Posted on January 7th, 2009 at 11:33 am
Ben, that’s a gorgeous bread! I love the tradition that you weave into your posts, it makes them interesting to read. Great photos!
Posted on January 7th, 2009 at 11:45 am
Hmm… Candied cactus paddles. Now that’s something I’ve never tried before.
Posted on January 7th, 2009 at 12:05 pm
Thx for the little Mexican tradition, I love to learn about other countries culinary traditions…
Posted on January 7th, 2009 at 12:26 pm
This looks very tasty…sabroso con chocolate! I love the Mexican tradition of hiding prizes in cakes. Such fun. Que sigue la fiesta!
Posted on January 7th, 2009 at 12:40 pm
The bread sounds delicious. It reminds me of Greek tsoureki. Wow, candied cactus paddles, this is so interesting.
Posted on January 7th, 2009 at 1:38 pm
Lovely ring of bread, Ben!
I’m also eyeing your guava empanadas. Yummy!
Posted on January 7th, 2009 at 3:43 pm
Also similar to the French galettes des rois. Very lovely for any table. This one looks like it’s worth the work.
Posted on January 7th, 2009 at 3:46 pm
Looks delicious, Ben! Now I’ve got 2 recipes bookmarked that use acitron, have to go find some!
Posted on January 7th, 2009 at 4:46 pm
Looks delicious! You’ve done a great job with this Ben! Like Ivy said it reminds me a lot of the Greek ‘tsoureki’ we make.
Posted on January 7th, 2009 at 5:06 pm
Ben, that looks delicious. Now I know what Rosca de reyes means -you didn’t give us the url on Twitter, shame on you
Posted on January 7th, 2009 at 6:36 pm
I think that bread would be a present in itself. The baby in the bread idea makes me think of King Cake in New Orleans. It also has a baby in it & the one who gets the baby in their slice has to throw the next party.
Posted on January 7th, 2009 at 7:23 pm
I’m so glad you posted this, Ben
It’s a wonderful recipe and I love reading about how different cultures celebrate the epiphany!
Posted on January 7th, 2009 at 7:41 pm
Gorgeous Ben!
Posted on January 8th, 2009 at 12:00 am
This looks gorgeous & I just love learning about different traditions – we have just celebrated with gallette de roi, here in France.
Posted on January 8th, 2009 at 2:27 am
It looks delicious. I’m sure this one tastes much better than the bought one, isn’t it?
Posted on January 8th, 2009 at 3:45 am
I love the way it glistens like jewels!
- - -
- TO BE DONE -
Rewrite the blog comments from the words "Posted on January 7th, 2009 at 12:40" through "of bread, Ben!", replacing "tsoureki" with "challah".

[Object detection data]
- - -
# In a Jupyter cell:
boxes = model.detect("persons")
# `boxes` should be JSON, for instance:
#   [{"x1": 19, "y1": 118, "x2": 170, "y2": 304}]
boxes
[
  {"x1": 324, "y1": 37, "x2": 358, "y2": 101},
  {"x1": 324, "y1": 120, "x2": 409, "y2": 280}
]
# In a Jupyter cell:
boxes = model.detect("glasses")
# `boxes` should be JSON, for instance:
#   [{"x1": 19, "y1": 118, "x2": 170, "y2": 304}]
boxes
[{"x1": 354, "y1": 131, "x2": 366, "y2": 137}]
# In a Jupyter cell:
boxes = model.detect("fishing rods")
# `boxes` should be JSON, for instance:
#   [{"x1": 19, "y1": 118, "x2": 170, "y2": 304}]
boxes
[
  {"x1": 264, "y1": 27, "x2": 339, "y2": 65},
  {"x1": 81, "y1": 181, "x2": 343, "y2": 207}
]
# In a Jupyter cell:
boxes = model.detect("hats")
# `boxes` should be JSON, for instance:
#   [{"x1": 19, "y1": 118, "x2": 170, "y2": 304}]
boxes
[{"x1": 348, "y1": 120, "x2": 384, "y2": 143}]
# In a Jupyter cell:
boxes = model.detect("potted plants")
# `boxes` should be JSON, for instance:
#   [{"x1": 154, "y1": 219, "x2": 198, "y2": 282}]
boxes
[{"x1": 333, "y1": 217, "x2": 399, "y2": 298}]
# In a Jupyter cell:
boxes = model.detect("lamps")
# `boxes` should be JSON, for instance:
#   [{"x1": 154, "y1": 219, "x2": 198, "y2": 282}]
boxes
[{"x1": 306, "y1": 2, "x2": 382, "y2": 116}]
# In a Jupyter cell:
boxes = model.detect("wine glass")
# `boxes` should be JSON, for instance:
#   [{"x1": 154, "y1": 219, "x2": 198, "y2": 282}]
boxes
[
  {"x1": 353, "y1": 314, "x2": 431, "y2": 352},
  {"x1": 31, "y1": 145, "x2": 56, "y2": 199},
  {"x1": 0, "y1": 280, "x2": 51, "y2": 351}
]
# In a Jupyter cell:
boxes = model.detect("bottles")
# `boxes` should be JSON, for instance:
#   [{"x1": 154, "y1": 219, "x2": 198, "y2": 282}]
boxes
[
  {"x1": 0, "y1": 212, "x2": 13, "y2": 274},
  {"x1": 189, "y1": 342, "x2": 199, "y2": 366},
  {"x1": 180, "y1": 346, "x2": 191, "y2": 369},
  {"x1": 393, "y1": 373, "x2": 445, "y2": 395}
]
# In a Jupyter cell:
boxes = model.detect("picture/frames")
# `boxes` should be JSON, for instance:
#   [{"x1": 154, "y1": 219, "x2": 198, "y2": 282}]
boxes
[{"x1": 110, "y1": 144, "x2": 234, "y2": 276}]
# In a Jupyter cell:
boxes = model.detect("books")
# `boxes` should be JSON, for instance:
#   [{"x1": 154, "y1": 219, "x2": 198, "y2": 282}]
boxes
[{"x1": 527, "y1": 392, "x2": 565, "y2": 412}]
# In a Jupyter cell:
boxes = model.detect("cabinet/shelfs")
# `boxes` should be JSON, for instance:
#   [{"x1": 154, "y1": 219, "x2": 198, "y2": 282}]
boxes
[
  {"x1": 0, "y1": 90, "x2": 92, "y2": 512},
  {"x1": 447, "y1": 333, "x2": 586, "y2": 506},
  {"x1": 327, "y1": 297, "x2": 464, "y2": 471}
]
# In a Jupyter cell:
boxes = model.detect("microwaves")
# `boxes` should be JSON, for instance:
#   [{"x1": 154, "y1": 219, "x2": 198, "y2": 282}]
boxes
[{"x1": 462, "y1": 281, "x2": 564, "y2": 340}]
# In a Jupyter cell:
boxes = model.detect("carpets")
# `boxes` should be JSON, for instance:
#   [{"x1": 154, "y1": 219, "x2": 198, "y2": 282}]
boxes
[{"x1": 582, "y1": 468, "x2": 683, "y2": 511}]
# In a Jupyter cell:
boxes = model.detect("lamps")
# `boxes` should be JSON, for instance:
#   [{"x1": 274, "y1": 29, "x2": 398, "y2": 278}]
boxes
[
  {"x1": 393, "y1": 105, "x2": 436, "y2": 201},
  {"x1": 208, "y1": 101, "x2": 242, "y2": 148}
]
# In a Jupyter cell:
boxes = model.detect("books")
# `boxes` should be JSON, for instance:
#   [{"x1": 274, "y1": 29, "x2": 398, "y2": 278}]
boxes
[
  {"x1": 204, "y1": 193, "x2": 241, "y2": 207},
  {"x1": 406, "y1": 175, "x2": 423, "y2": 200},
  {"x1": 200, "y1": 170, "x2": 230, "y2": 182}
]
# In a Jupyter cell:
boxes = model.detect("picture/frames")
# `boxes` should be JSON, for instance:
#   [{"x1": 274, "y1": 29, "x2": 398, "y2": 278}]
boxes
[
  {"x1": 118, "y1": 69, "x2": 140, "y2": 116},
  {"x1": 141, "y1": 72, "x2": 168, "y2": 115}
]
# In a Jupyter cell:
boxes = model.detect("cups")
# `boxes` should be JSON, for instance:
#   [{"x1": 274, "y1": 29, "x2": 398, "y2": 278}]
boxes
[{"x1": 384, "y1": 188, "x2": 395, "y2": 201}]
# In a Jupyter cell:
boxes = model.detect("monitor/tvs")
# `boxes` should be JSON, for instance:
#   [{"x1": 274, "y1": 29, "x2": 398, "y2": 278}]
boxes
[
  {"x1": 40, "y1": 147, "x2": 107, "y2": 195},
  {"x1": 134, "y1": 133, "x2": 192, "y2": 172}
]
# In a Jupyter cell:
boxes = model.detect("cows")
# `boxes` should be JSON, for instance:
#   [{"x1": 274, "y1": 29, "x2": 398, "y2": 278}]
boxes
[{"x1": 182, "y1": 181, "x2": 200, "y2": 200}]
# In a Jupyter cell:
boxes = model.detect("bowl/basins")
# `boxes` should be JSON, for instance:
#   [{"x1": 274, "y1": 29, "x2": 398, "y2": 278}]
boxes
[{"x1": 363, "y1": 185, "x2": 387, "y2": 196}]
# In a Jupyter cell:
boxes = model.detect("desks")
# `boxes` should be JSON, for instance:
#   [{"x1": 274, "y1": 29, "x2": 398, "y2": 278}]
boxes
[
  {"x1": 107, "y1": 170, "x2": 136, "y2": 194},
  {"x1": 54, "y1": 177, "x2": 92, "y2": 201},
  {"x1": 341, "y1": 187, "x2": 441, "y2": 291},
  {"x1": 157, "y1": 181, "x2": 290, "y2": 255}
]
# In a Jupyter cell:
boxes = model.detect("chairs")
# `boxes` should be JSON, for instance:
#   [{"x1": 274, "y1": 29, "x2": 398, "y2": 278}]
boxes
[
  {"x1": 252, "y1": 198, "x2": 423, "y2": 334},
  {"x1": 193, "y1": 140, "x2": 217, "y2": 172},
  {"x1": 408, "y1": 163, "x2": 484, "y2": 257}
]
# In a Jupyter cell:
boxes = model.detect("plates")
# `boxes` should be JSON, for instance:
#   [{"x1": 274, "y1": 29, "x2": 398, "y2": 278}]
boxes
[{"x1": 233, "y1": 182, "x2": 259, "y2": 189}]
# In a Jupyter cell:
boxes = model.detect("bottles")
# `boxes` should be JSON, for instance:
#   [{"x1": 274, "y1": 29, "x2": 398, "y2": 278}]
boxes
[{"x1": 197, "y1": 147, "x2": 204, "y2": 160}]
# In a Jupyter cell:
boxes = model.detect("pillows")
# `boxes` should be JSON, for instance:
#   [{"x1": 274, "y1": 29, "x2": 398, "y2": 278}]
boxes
- - -
- ANSWER TO THIS EXERCISE -
Posted on January 7th, 2009 at 12:40 pm
The bread sounds delicious. It reminds me of Greek challah. Wow, candied cactus paddles, this is so interesting.
Posted on January 7th, 2009 at 1:38 pm
Lovely ring of bread, Ben!